**EXERCISES**.
1 - Restate the passage of the court opinion between "United States District Court, N.D." and "STATES DISTRICT JUDGE.", inclusive, word for word.
2 - Answer these questions using the court opinion:
(a) In what month and year did Ms. Martin apply for the registrar/data manager position?
(b) Under which rule of the Federal Rules of Civil Procedure do the defendants ask for judgment in their favor?
(c) What degree did Ms. Martin receive in 1988?
3 - Go on with the court opinion about Ms. Martin's discrimination claims from the point where it ends.

United States District Court, N.D. Alabama, Southern Division

March 6, 2018

SHARON D. MARTIN, Plaintiff,
v.
SHELBY COUNTY BOARD OF EDUCATION, et al., Defendants.

          MEMORANDUM OPINION

          MADELINE HUGHES HAIKALA UNITED STATES DISTRICT JUDGE.

         Plaintiff Sharon Martin is an interventionist for the Shelby County Board of Education. In that role, she works with at-risk students at Vincent Middle High School.[1] In April 2014, Ms. Martin applied for a registrar/data manager position at the school. The Board did not select Ms. Martin for the position. Ms. Martin contends that in making the hiring decision for the registrar position, the Shelby County Board of Education, the individual members of the Board, and the district superintendent discriminated against her because she is African-American. Ms. Martin asserts a Title VII claim against the Board and § 1983 claims against the individual defendants in their individual and official capacities.

         Pursuant to Rule 56 of the Federal Rules of Civil Procedure, the defendants ask the Court to enter judgment in their favor on all of Ms. Martin's claims against them. (Doc. 12). The parties also ask the Court to strike various evidentiary submissions. (Docs. 20, 22). For the reasons explained below, the Court grants the defendants' motion for summary judgment.

         I. STANDARD OF REVIEW

         “The court shall grant summary judgment if the movant shows that there is no genuine dispute as to any material fact and the movant is entitled to judgment as a matter of law.” Fed.R.Civ.P. 56(a). To demonstrate that there is a genuine dispute as to a material fact that precludes summary judgment, a party opposing a motion for summary judgment must cite “to particular parts of materials in the record, including depositions, documents, electronically stored information, affidavits or declarations, stipulations (including those made for purposes of the motion only), admissions, interrogatory answers, or other materials.” Fed.R.Civ.P. 56(c)(1)(A). “The court need consider only the cited materials, but it may consider other materials in the record.” Fed.R.Civ.P. 56(c)(3). When considering a summary judgment motion, the Court must view the evidence in the record in the light most favorable to the non-moving party and draw reasonable inferences in favor of the non-moving party. White v. Beltram Edge Tool Supply, Inc., 789 F.3d 1188, 1191 (11th Cir. 2015). In this opinion, the Court describes the evidence accordingly.

         II. FACTUAL BACKGROUND

         Ms. Martin has worked for the Shelby County Board of Education for nearly 20 years. Ms. Martin received an associate's degree in computer science in 1988 and worked in computer programming from approximately 1988 to 1994. (Doc. 12-1, pp. 5, 9-10, 47). In 1999, the Shelby County Board of Education hired Ms. Martin as a substitute teacher, and she later became a library aide at Vincent Middle High School. (Doc. 12-1, pp. 12, 58). In 2004, Ms. Martin moved to the interventionist position at Vincent Middle High School. (Doc. 12-1, pp. 12, 58). She has held that position ever since. (Doc. 12-1, pp. 13, 58-59).

**RECORDED DATA**.
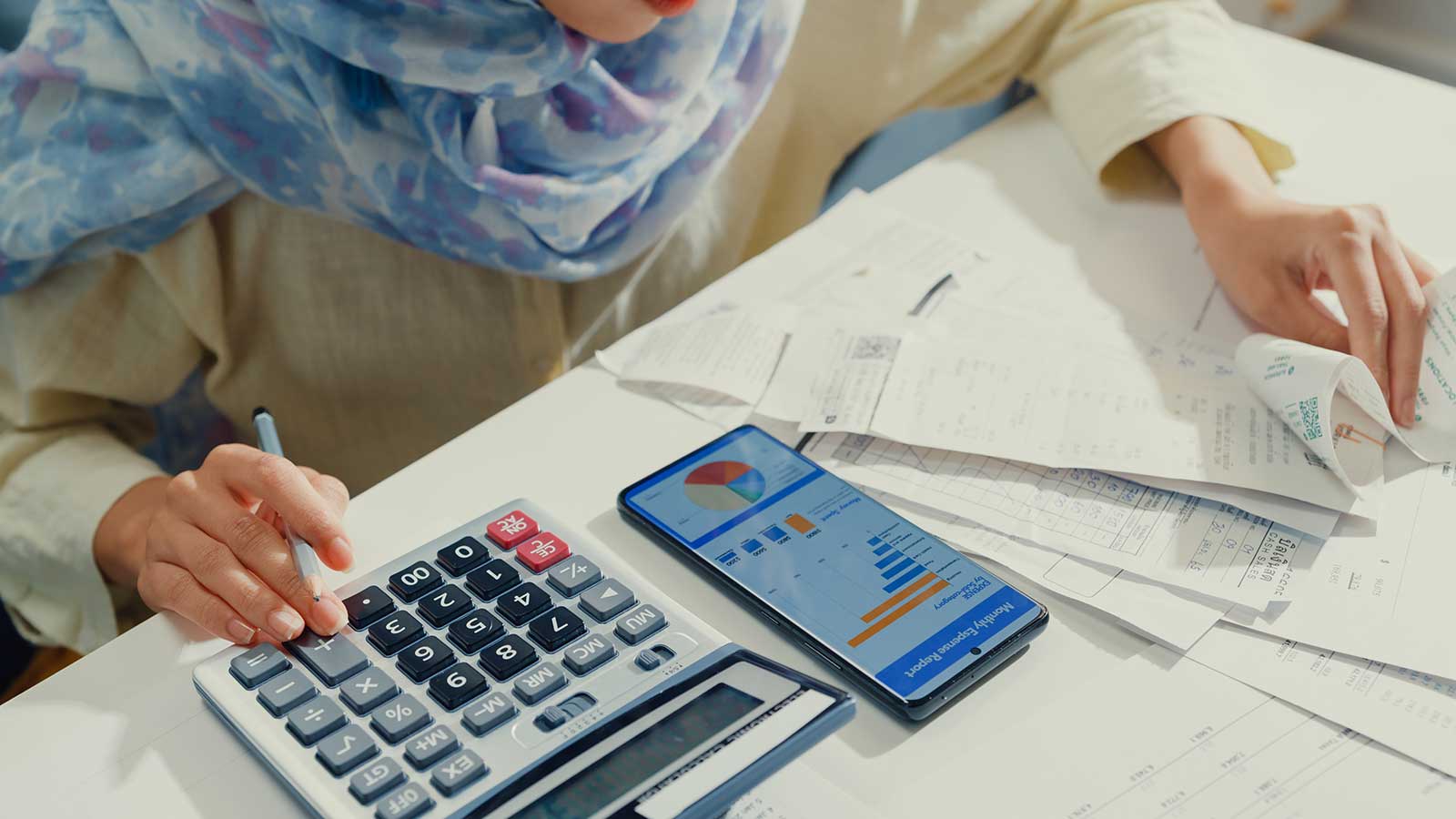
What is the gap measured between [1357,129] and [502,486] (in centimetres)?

**THE ANSWERS**.
1 -
United States District Court, N.D. Alabama, Southern Division

March 6, 2018

SHARON D. MARTIN, Plaintiff,
v.
SHELBY COUNTY BOARD OF EDUCATION, et al., Defendants.

          MEMORANDUM OPINION

          MADELINE HUGHES HAIKALA UNITED STATES DISTRICT JUDGE.

2 -
(a) April 2014
(b) Rule 56
(c) An associate's degree in computer science

3 -
         As an interventionist, Ms. Martin monitors at-risk students assigned to in-school detention. She collects the students' assignments from teachers, gives the assignments to the students, and then returns the completed assignments to the teachers. (Doc. 12-1, p. 13). Ms. Martin monitors the students until they complete the assigned detention time. (Doc. 12-1, p. 14). As an interventionist, Ms. Martin has limited access to INOW, the school's student information software. Ms. Martin uses the software to look up students' schedules. (Doc. 12-1, p. 14; see Doc. 12-7, p. 3).

         By all accounts, Ms. Martin is an effective interventionist. Clint Dixon, the principal at Vincent Middle High School for the 2012-13 and 2013-14 school years, testified that Ms. Martin is an “asset to Vincent Middle/High.” (Doc. 12-2, p. 12). According to Mr. Dixon, Ms. Martin “did a great job in the role of interventionist, ” and he “never had to correct her for anything.” (Doc. 12-2, p. 17). Ms. Martin asserts that she has received “stellar evaluations” and that her supervisors have acknowledged that she has “a great work ethic, ” is “well- organized, ” and “relate[s] well to peers and students.” (Doc. 19-1, ¶ 2).

         Ms. Martin's 2013 and 2014 performance evaluations are consistent with this assertion. Mr. Dixon completed Ms. Martin's 2013 performance evaluation. (Doc. 19-9, pp. 1-2). Mr. Dixon indicated that Ms. Martin demonstrated excellence in 13 of 15 identified categories, and she showed strength in the two other categories. Mr. Dixon did not report that Ms. Martin needed improvement or performed unsatisfactorily in any category. (Doc. 19-9, p. 1). Under a section of the 2013 evaluation titled “Strength and Superior Performance, ” Mr. Dixon wrote:

Ms. Martin does an outstanding job as our ISD Interventionist. She communicates effectively with teachers to ensure students are doing their assigned tasks, and she effectively monitors students in ISD to make sure they are actively working. Students have great respect for Ms. Martin because she develops positive relationships with students.

(Doc. 19-9, p. 1). Mr. Dixon wrote “N/A” under the section of the 2013 evaluation titled “Deficiencies or Inappropriate Behaviors.” (Doc. 19-9, p. 2). With respect to goals or improvement programs, Mr. Dixon made two recommendations. He stated that Ms. Martin should “[c]ontinue to foster positive relationships with students and work with them on making positive choices so they can remain in class, ” and he asked Ms. Martin to “[f]ind time while students are in ISD to work on Ripple Effects software.” (Doc. 19-9, p. 2).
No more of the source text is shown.